Par Millán Díaz-Foncea,
Chercheur au sein du groupe GESES de l’Université de Saragosse,
Membre du CIRIEC International et du Réseau International de Recherche EMES
Le Colloque international de recherche sur les coopératives, qui s’est tenu les 30 et 31 mai 2025 à Trente, en Italie, dans le cadre de l’Année internationale des coopératives 2025, a marqué un tournant pour celles et ceux qui participent activement aux réseaux internationaux de recherche en économie sociale. Organisé par l’EURICSE et l’Université de Trente, en collaboration avec le CIRIEC International, le ICA Global Committee on Cooperative Research (ICA CCR) et le Réseau EMES, cet événement s’est distingué par sa richesse scientifique, mais aussi par sa capacité à mettre en lumière le potentiel transformateur d’un espace de dialogue structuré entre des réseaux qui, bien qu’ils se croisent fréquemment à travers des publications et des projets, prennent rarement le temps d’un véritable échange organisé.
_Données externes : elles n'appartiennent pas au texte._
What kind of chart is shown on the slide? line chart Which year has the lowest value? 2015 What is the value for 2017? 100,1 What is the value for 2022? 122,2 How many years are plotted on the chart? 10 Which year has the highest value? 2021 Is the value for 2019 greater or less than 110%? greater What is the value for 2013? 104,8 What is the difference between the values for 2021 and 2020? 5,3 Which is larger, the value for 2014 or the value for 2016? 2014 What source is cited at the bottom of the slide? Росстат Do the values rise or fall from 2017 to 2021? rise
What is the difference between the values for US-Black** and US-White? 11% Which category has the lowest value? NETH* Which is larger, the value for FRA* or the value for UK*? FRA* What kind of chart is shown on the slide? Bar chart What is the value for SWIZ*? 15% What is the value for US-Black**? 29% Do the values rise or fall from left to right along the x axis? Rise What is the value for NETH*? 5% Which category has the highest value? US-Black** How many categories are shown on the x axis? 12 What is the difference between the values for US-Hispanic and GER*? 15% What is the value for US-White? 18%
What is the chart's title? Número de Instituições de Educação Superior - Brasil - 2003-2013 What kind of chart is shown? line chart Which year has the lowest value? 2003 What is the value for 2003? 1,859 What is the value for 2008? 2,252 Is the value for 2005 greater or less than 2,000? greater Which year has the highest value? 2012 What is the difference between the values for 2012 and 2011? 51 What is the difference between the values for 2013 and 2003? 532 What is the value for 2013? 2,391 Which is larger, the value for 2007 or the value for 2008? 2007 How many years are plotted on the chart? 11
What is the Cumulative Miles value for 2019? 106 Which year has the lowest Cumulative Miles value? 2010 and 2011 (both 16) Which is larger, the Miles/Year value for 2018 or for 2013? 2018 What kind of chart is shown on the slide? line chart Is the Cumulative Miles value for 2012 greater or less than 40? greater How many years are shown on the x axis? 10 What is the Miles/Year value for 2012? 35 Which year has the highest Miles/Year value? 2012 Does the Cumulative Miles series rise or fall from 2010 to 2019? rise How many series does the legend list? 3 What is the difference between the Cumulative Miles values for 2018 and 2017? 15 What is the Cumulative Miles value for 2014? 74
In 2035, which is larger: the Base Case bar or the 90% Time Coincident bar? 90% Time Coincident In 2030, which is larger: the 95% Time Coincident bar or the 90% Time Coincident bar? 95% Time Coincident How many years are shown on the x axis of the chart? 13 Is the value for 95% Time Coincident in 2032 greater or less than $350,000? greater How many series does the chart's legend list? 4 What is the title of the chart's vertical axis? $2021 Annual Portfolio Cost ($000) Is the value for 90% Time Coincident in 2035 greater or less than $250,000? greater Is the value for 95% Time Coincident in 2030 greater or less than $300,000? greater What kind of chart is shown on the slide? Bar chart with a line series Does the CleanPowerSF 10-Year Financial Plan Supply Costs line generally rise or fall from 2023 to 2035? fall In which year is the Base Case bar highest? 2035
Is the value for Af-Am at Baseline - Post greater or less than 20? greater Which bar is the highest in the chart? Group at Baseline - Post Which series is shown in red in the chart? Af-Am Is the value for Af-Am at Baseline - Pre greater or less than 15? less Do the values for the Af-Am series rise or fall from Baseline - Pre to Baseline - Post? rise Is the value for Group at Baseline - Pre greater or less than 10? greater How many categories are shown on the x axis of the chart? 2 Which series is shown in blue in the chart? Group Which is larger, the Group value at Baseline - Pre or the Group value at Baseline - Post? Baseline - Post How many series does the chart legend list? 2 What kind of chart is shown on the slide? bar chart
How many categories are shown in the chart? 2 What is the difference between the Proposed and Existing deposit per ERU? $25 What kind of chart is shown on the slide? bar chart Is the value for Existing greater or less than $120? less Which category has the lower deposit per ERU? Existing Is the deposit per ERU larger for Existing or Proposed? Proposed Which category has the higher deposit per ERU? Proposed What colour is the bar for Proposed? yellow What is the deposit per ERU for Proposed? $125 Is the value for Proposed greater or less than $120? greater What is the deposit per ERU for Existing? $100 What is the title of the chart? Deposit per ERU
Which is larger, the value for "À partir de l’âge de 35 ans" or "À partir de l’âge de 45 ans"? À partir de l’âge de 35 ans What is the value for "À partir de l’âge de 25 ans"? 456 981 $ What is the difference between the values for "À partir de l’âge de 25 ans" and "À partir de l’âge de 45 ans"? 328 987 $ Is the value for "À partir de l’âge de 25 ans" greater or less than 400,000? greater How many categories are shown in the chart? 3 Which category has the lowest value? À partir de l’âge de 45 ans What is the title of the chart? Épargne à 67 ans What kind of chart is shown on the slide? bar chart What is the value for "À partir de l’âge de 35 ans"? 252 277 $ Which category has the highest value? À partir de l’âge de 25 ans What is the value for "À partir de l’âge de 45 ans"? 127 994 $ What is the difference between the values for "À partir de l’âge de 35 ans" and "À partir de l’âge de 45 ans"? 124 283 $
Le programme du Colloque s’articulait autour de quatre axes thématiques représentant les débats clés du mouvement coopératif contemporain : la transformation des formes coopératives ; leur rôle dans les transitions écologique et démocratique ; les relations entre coopératives, travail et participation ; et le renforcement du mouvement coopératif à travers l’intercoopération. Au-delà de l’enrichissement scientifique, l’un des résultats les plus prometteurs fut l’espace ouvert à la réflexion sur notre manière de coopérer entre chercheurs du secteur coopératif et de l’économie sociale. À travers un exercice collectif, une volonté commune s’est exprimée : dépasser la fragmentation, renforcer les synergies et avancer vers une communauté académique plus connectée et ouverte. Cette démarche initiale ouvre un processus qui peut s’avérer aussi stratégique pour les réseaux et le secteur qu’il est transformateur pour la société.
Notre apprentissage en tant que chercheurs sur le mouvement coopératif doit aussi nous inspirer sur le plan institutionnel : de la même manière que les coopératives sont plus fortes lorsqu’elles coopèrent entre elles, nos réseaux de recherche peuvent devenir plus solides et efficaces s’ils adoptent une logique similaire. Cela implique de construire la confiance, de mieux se connaître (chaque réseau possède sa propre sociologie, avec des spécialisations disciplinaires, des structures organisationnelles et des trajectoires historiques spécifiques), et de maintenir une volonté commune d’apprendre ensemble.
C’est ainsi que nous pourrons construire une communauté de recherche structurée, capable d’accompagner le secteur coopératif et de l’économie sociale dans ses nombreux défis. Une communauté qui ne se contente pas de transférer des connaissances, mais qui valorise également l’apport social du secteur, forme des cadres engagés et documente rigoureusement sa contribution à une économie du XXIᵉ siècle plus démocratique, inclusive et durable.
Dans ce cadre, le Colloque de Trente a aussi été une invitation : aux coopératives, fédérations et structures représentatives, à continuer d’ouvrir des espaces à la connaissance académique, non pas comme un accessoire extérieur, mais comme une partie intégrante de l’écosystème coopératif et de l’économie sociale. Le monde scientifique peut apporter bien plus que des données ou des diagnostics : il peut offrir mémoire, perspective, légitimité et regard critique. Et cela à chaque étape du développement des entités concernées, y compris lorsqu’elles croissent et s’institutionnalisent. Dans ces moments-là, les universités et les chercheurs restent présents pour soutenir leur mission.
Nous, chercheurs dans le secteur coopératif et en économie sociale, ne sommes pas des observateurs extérieurs : nous faisons partie de l’écosystème. Notre objet d’étude est aussi notre terrain d’engagement intellectuel. Dans un monde en quête urgente d’alternatives économiques justes et viables, l’alliance entre les réseaux de recherche et le secteur coopératif et de l’économie sociale n’est pas seulement souhaitable — elle est indispensable.
Trente nous a rappelé que coopérer (entre entités, personnes et savoirs) est aussi un acte de construction collective de l’avenir. Et que pour bâtir une économie plus humaine, il faut aussi une science plus connectée, engagée et coopérative. Le défi consiste désormais à passer de la rencontre ponctuelle à la stratégie partagée.